The left's criticism of the existing democratic constitutional state is reflected in its past political positions (Jesse / Lang 2012: 285 ff.). Here, on the one hand, it clearly distinguishes itself from the Marxist-Leninist ideology and dictatorial practice of rule of the real socialist systems. On the other hand, however, she avoids calling the GDR a blanket "injustice state" and consciously places herself in the social-revolutionary tradition of Rosa Luxemburg, for which freedom and pluralism were only possible within the socialist order. At the same time, critics see this as the intention to morally exonerate communism, which is reinforced by the strongly emphasized anti-fascism of the left and its determined opposition to the USA - as the predominant power of capitalism. The dedicated partisanship for Russia must also be seen against this background. Although the successor state of the Soviet Union is far removed from the ideology of the left in terms of the autocratic character of its system of rule, the allegations made against Russia have always taken a soothing stance to the last - from the annexation of Crimea and the Ukraine crisis to Russian participation in the war in Syria to the persecution of the opposition critical of the regime - while it does not hold back with clear criticism of other dictators or authoritarian regimes (such as Turkey) - including the course of the German government.

i

Literature on DIE LINKE

Decker, Frank (2013), The Relationship of the SPD to the Left - The Open Future, in: Gerhard Hirscher / Eckhard Jesse (ed.), Extremism in Germany. Focus, comparisons, perspectives, Baden-Baden, pp. 549-563.

Holzhauser, Thorsten (2019), The "Successor Party". The integration of the PDS into the political system of the Federal Republic of Germany 1990 - 2005, Berlin / Boston.

Jesse, Eckhard (2015), On the way to the establishment? The performance of the PDS / Die Linke in the elections since 1990, in: Recht und Politik 50 (2), pp. 98-106.

Jesse, Eckhard / Jürgen P. Lang (2012), DIE LINKE - a failed party ?, Munich.

Meuche-Mäker, Meinhard (2005), The PDS in the West 1990-2005. Conclusions for a new left, Berlin.

Neu, Viola (2018), Die Linke, in: Frank Decker / dies. (Ed.), Handbook of the German Parties, 22. Ed., Wiesbaden, pp. 384-401.

Neugebauer, Gero / Richard Stöss (2015), Passed the zenith. The Left Party after the 2013 Bundestag election, in: Oskar Niedermayer (ed.), The parties after the 2013 Bundestag election, Wiesbaden, pp. 159-173.

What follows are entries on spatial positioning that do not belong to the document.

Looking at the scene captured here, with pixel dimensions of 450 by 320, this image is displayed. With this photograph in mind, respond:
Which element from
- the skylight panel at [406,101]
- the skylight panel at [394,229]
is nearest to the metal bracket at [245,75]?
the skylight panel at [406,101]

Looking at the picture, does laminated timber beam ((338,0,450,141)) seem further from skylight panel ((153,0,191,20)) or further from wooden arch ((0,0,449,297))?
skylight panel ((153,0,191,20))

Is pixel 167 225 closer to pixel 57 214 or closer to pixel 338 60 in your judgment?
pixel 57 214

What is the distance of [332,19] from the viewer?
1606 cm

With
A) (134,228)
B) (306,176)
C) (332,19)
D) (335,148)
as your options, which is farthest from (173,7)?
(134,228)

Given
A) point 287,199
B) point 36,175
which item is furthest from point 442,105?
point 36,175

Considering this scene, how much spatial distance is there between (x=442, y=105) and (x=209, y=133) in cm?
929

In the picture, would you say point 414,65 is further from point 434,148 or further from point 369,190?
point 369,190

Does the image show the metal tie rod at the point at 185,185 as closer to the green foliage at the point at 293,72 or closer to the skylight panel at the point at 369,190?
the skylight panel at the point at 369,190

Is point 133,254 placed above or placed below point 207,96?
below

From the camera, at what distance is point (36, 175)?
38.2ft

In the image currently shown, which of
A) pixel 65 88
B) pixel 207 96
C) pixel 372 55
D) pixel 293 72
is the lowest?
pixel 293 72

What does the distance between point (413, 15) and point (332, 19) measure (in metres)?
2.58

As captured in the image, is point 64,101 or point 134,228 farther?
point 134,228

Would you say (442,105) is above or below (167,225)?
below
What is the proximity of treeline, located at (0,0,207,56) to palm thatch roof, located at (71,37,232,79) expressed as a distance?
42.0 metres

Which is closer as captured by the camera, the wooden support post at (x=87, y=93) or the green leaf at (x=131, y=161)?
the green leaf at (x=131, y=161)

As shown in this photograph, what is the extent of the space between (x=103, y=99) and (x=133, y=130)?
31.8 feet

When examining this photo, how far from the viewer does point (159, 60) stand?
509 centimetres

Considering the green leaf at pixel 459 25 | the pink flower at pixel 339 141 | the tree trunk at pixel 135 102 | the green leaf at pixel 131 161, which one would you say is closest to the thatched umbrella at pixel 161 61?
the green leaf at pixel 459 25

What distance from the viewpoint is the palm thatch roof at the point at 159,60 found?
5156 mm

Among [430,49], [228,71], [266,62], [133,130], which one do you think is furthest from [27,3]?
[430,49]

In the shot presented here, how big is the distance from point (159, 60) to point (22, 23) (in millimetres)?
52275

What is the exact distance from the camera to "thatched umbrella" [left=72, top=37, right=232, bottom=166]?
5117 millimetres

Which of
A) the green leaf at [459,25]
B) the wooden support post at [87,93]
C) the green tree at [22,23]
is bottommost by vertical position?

Niedermayer, Oskar (2006), The electorate of the Left Party. PDS 2005: socio-structural change with unchanged political positioning, in: Journal for Parliamentary Questions 37 (3), pp. 523-538.

Oppelland, Torsten / Hendrik Träger (2014), Die Linke. Formation of will in an ideologically divided party, Baden-Baden.

Pfahl-Traughber, Armin (2013), The Party of Democratic Socialism (PDS) / DIE LINKE, in: Oskar Niedermayer (ed.), Handbook of Party Research, Wiesbaden, pp. 541-562.

Spier, Tim et al., Ed. (2007), Die Linkspartei. Contemporary idea or alliance without a future ?, Wiesbaden.

Vollmer, Andreas M. (2013), Work & Social Justice - The Alternative Choice (WASG). Origin, history and balance sheet, Baden-Baden.

Zettl, Christian (2014), Die Voters der Linkspartei.PDS from 1994 to 2009, Wiesbaden.